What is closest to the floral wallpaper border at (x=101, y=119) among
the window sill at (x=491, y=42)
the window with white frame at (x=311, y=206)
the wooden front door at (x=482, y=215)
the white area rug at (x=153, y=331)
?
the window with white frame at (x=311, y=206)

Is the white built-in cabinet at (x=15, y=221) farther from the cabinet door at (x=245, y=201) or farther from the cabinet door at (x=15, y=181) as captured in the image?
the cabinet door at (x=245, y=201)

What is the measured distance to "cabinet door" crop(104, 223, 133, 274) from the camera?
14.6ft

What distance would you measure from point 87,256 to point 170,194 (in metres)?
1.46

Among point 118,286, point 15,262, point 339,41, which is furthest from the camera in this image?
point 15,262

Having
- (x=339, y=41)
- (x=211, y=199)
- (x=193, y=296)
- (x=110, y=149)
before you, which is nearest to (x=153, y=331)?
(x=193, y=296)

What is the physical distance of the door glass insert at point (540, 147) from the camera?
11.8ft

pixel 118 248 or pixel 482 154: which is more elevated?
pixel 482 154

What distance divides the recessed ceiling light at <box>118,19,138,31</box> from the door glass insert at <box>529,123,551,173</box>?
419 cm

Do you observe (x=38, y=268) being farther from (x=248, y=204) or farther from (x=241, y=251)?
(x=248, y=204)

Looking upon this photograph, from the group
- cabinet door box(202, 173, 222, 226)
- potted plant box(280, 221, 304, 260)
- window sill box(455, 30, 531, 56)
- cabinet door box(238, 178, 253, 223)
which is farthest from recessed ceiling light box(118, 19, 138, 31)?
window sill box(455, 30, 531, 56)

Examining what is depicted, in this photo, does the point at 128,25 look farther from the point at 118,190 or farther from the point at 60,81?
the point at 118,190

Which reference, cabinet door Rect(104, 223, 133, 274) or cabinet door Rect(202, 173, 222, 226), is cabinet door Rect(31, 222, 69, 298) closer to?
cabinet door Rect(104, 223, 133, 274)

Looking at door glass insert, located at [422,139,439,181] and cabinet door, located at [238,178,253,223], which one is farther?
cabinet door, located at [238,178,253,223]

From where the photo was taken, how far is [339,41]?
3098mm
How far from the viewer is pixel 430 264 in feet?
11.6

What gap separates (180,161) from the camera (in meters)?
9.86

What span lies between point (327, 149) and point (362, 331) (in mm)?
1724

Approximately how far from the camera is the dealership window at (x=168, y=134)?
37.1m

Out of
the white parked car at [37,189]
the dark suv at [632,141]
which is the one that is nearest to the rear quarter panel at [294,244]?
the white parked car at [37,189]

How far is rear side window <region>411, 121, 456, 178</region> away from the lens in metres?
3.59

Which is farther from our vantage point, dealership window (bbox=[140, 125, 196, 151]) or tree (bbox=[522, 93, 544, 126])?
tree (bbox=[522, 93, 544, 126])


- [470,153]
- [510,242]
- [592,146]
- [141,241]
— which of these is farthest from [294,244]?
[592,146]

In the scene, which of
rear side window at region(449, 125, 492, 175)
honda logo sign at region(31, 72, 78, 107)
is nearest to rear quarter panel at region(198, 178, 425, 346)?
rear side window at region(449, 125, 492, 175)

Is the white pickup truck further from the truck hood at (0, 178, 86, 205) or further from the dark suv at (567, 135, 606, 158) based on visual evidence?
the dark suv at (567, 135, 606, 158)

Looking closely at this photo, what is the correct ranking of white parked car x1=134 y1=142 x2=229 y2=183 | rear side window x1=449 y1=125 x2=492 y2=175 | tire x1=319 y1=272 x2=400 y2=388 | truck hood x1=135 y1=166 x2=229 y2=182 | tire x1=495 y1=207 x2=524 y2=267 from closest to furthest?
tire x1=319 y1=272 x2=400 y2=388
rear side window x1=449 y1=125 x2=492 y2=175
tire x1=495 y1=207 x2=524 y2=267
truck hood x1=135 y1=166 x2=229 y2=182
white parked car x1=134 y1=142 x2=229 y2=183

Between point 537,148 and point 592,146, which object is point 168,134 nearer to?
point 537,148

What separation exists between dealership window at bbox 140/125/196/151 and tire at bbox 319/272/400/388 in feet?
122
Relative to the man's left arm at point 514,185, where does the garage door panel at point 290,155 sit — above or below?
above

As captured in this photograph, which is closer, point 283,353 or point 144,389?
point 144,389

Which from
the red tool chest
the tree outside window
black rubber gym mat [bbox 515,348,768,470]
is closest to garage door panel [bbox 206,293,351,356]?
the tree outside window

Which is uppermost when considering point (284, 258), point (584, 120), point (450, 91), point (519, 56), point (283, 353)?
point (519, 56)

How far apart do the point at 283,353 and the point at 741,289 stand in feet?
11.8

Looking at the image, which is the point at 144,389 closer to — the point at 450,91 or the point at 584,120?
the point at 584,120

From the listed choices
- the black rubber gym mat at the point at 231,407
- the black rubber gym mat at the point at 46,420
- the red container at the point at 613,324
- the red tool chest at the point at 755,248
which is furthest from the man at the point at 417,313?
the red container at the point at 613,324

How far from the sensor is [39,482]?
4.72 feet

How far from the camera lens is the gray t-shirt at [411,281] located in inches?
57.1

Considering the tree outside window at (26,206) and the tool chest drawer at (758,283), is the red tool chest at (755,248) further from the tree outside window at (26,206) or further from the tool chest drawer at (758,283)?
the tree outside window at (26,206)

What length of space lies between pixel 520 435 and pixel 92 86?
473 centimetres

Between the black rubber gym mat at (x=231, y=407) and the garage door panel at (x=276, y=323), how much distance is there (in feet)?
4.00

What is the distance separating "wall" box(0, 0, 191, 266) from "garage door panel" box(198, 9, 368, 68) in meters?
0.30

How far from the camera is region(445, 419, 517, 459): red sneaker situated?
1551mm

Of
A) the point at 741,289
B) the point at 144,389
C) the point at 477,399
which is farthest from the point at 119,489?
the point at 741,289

#### [Compito breve]
Ricopi senza alcuna modifica tutte le righe dei record riportati sopra, dalla prima all'ultima.

#### [Risultato]
What is closest to the floral wallpaper border at (x=101, y=119) among
the window sill at (x=491, y=42)
the window with white frame at (x=311, y=206)
the wooden front door at (x=482, y=215)
the white area rug at (x=153, y=331)
?
the window with white frame at (x=311, y=206)

Is the white built-in cabinet at (x=15, y=221) farther from the cabinet door at (x=245, y=201) or farther from the cabinet door at (x=15, y=181) as captured in the image?
the cabinet door at (x=245, y=201)

What is the measured distance to "cabinet door" crop(104, 223, 133, 274) from the camera?
14.6ft

What distance would you measure from point 87,256 to point 170,194 (in metres)?
1.46

Among point 118,286, point 15,262, point 339,41, which is furthest from the camera in this image?
point 15,262

Having
- (x=339, y=41)
- (x=211, y=199)
- (x=193, y=296)
- (x=110, y=149)
before you, which is nearest to (x=153, y=331)?
(x=193, y=296)

What is the physical distance of the door glass insert at point (540, 147) from the camera?
11.8ft

pixel 118 248 or pixel 482 154: which is more elevated?
pixel 482 154

What distance divides the recessed ceiling light at <box>118,19,138,31</box> from the door glass insert at <box>529,123,551,173</box>?
419 cm

Do you observe (x=38, y=268) being farther from (x=248, y=204) or farther from (x=241, y=251)?
(x=248, y=204)

Looking upon this photograph, from the group
- cabinet door box(202, 173, 222, 226)
- potted plant box(280, 221, 304, 260)
- window sill box(455, 30, 531, 56)
- cabinet door box(238, 178, 253, 223)
which is farthest from recessed ceiling light box(118, 19, 138, 31)?
window sill box(455, 30, 531, 56)

Examining what is depicted, in this photo, does the point at 128,25 look farther from the point at 118,190 or farther from the point at 60,81?
the point at 118,190

Which reference, cabinet door Rect(104, 223, 133, 274) or cabinet door Rect(202, 173, 222, 226), is cabinet door Rect(31, 222, 69, 298) closer to?
cabinet door Rect(104, 223, 133, 274)

Looking at door glass insert, located at [422,139,439,181] and cabinet door, located at [238,178,253,223], which one is farther?
cabinet door, located at [238,178,253,223]

From where the photo was taken, how far is [339,41]?
3098mm
How far from the viewer is pixel 430 264 in feet?
11.6

What gap separates (180,161) from the camera (in meters)?
9.86

What span lies between point (327, 149) and point (362, 331) (in mm)?
1724

Approximately how far from the camera is the dealership window at (x=168, y=134)?
37.1m

Out of
the white parked car at [37,189]
the dark suv at [632,141]
which is the one that is nearest to the rear quarter panel at [294,244]?
the white parked car at [37,189]

How far is rear side window <region>411, 121, 456, 178</region> away from the lens in metres?
3.59

Which is farther from our vantage point, dealership window (bbox=[140, 125, 196, 151]) or tree (bbox=[522, 93, 544, 126])?
tree (bbox=[522, 93, 544, 126])


- [470,153]
- [510,242]
- [592,146]
- [141,241]
— which of these is farthest from [294,244]?
[592,146]

In the scene, which of
rear side window at region(449, 125, 492, 175)
honda logo sign at region(31, 72, 78, 107)
is nearest to rear quarter panel at region(198, 178, 425, 346)?
rear side window at region(449, 125, 492, 175)

Is the white pickup truck further from the truck hood at (0, 178, 86, 205) or further from the dark suv at (567, 135, 606, 158) based on visual evidence?
the dark suv at (567, 135, 606, 158)

Looking closely at this photo, what is the correct ranking of white parked car x1=134 y1=142 x2=229 y2=183 | rear side window x1=449 y1=125 x2=492 y2=175 | tire x1=319 y1=272 x2=400 y2=388 | truck hood x1=135 y1=166 x2=229 y2=182 | tire x1=495 y1=207 x2=524 y2=267 from closest to furthest?
tire x1=319 y1=272 x2=400 y2=388
rear side window x1=449 y1=125 x2=492 y2=175
tire x1=495 y1=207 x2=524 y2=267
truck hood x1=135 y1=166 x2=229 y2=182
white parked car x1=134 y1=142 x2=229 y2=183

Between point 537,148 and point 592,146, which object is point 168,134 nearer to?
point 537,148

What separation exists between dealership window at bbox 140/125/196/151 and tire at bbox 319/272/400/388 in feet?
122
Relative to the man's left arm at point 514,185, where does the garage door panel at point 290,155 sit — above or below?
above

As captured in this photograph, which is closer, point 283,353 or point 144,389?
point 144,389

Which from
the red tool chest
the tree outside window
black rubber gym mat [bbox 515,348,768,470]
is closest to garage door panel [bbox 206,293,351,356]?
the tree outside window

Which is uppermost when considering point (284, 258), point (584, 120), point (450, 91), point (519, 56), point (283, 353)?
point (519, 56)

How far apart do the point at 283,353 and the point at 741,289 stand in feet?
11.8

Looking at the image, which is the point at 144,389 closer to — the point at 450,91 or the point at 584,120?
the point at 584,120

From the listed choices
- the black rubber gym mat at the point at 231,407
- the black rubber gym mat at the point at 46,420
- the red container at the point at 613,324
- the red tool chest at the point at 755,248
which is furthest from the man at the point at 417,313?
the red container at the point at 613,324

How far from the sensor is [39,482]?
4.72 feet

How far from the camera lens is the gray t-shirt at [411,281] located in inches?
57.1

Considering the tree outside window at (26,206) and the tool chest drawer at (758,283), is the red tool chest at (755,248) further from the tree outside window at (26,206) or further from the tool chest drawer at (758,283)?
the tree outside window at (26,206)

What length of space lies between pixel 520 435 and pixel 92 86?
473 centimetres

Between the black rubber gym mat at (x=231, y=407) and the garage door panel at (x=276, y=323), how much distance is there (in feet)?
4.00

What is the distance separating "wall" box(0, 0, 191, 266) from "garage door panel" box(198, 9, 368, 68) in meters?
0.30

How far from the camera is region(445, 419, 517, 459): red sneaker situated?
1551mm

Of
A) the point at 741,289
B) the point at 144,389
C) the point at 477,399
which is farthest from the point at 119,489?
the point at 741,289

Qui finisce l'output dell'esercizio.